→ **Exercise instructions**
Return each line of the data below exactly, omitting any pictures.

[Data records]
_ _ _ _ _

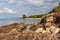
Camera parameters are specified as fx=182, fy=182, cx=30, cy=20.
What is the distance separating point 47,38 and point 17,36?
3.28ft

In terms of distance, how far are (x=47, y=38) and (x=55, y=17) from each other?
16200mm

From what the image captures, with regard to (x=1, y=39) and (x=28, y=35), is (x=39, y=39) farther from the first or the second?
(x=1, y=39)

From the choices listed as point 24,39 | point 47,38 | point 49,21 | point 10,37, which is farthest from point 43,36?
point 49,21

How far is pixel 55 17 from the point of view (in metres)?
21.9

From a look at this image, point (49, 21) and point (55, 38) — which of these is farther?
point (49, 21)

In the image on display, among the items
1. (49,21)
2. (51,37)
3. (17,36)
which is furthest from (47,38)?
(49,21)

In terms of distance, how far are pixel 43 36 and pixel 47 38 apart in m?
0.15

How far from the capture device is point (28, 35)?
596 cm

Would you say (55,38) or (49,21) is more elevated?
(55,38)

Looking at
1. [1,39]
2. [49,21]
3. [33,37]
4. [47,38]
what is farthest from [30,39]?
[49,21]

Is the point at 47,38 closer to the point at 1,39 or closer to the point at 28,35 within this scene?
the point at 28,35

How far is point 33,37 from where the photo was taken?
589cm

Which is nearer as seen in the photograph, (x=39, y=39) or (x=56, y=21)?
(x=39, y=39)

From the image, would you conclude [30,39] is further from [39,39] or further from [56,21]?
[56,21]
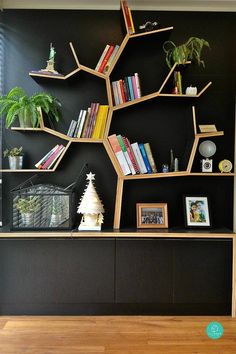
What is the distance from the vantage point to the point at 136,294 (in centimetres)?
255

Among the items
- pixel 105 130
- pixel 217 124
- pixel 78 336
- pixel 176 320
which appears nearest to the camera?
pixel 78 336

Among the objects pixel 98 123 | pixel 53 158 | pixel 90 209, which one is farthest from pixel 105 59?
pixel 90 209

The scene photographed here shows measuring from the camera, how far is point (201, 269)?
2561 millimetres

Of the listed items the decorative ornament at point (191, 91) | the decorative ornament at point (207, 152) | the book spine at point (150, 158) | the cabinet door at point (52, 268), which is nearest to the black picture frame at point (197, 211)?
the decorative ornament at point (207, 152)

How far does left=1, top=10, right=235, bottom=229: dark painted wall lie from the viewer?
9.34 ft

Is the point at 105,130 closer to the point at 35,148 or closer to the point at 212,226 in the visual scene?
the point at 35,148

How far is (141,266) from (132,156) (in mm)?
909

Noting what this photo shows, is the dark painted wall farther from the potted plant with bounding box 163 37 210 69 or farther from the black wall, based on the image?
the potted plant with bounding box 163 37 210 69

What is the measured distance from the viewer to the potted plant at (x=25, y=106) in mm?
2604

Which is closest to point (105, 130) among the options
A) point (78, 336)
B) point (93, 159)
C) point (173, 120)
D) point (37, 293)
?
point (93, 159)

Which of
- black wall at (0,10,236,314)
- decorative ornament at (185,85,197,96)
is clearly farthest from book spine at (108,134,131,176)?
decorative ornament at (185,85,197,96)

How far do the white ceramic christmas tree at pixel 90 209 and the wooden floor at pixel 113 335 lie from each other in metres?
0.74

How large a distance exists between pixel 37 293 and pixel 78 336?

_ _ _ _ _

→ **Exercise solution**
Camera parameters are specified as fx=182, fy=182, cx=30, cy=20.
What is the distance separating point 47,38 and point 17,36?
3.28ft

In terms of distance, how far are (x=47, y=38) and (x=55, y=17) from each other?
16200mm

From what the image captures, with regard to (x=1, y=39) and (x=28, y=35), is (x=39, y=39) farther from the first or the second?
(x=1, y=39)

From the choices listed as point 24,39 | point 47,38 | point 49,21 | point 10,37, which is farthest from point 43,36?
point 49,21

How far is pixel 55 17 from the point of view (in metres)?
21.9

From a look at this image, point (49, 21) and point (55, 38) — which of these is farther?
point (49, 21)

In the image on display, among the items
1. (49,21)
2. (51,37)
3. (17,36)
which is furthest from (47,38)?
(49,21)

In terms of distance, how far are pixel 43 36 and pixel 47 38 apart in m?
0.15

How far from the capture device is point (28, 35)?
596 cm

Would you say (55,38) or (49,21) is more elevated?
(55,38)

Looking at
1. [1,39]
2. [49,21]
3. [33,37]
4. [47,38]
what is farthest from [30,39]?
[49,21]

Is the point at 47,38 closer to the point at 1,39 or closer to the point at 28,35 within this scene?
the point at 28,35

How far is point 33,37 from where the photo was taken?
589cm

Which is nearer as seen in the photograph, (x=39, y=39) or (x=56, y=21)?
(x=39, y=39)

From the image, would you conclude [30,39] is further from [39,39] or further from [56,21]?
[56,21]
What is the distance from the vantage point to the point at 136,294 (in centimetres)?
255

Among the items
- pixel 105 130
- pixel 217 124
- pixel 78 336
- pixel 176 320
which appears nearest to the camera?
pixel 78 336

Among the objects pixel 98 123 | pixel 53 158 | pixel 90 209, which one is farthest from pixel 105 59?
pixel 90 209

The scene photographed here shows measuring from the camera, how far is point (201, 269)?
2561 millimetres

Of the listed items the decorative ornament at point (191, 91) | the decorative ornament at point (207, 152) | the book spine at point (150, 158) | the cabinet door at point (52, 268), which is nearest to the black picture frame at point (197, 211)?
the decorative ornament at point (207, 152)

How far does left=1, top=10, right=235, bottom=229: dark painted wall lie from the viewer?
9.34 ft

Is the point at 105,130 closer to the point at 35,148 or closer to the point at 212,226 in the visual scene?
the point at 35,148

How far is (141,266) from (132,156) (in mm)?
909

Noting what this photo shows, is the dark painted wall farther from the potted plant with bounding box 163 37 210 69 or farther from the black wall, based on the image?
the potted plant with bounding box 163 37 210 69

What is the measured distance from the viewer to the potted plant at (x=25, y=106) in mm?
2604

Which is closest to point (105, 130) among the options
A) point (78, 336)
B) point (93, 159)
C) point (173, 120)
D) point (37, 293)
?
point (93, 159)

Which of
- black wall at (0,10,236,314)
- decorative ornament at (185,85,197,96)
is clearly farthest from book spine at (108,134,131,176)?
decorative ornament at (185,85,197,96)

How far do the white ceramic christmas tree at pixel 90 209 and the wooden floor at pixel 113 335 lie from each other in metres?
0.74

How large a distance exists between pixel 37 293 and pixel 78 336?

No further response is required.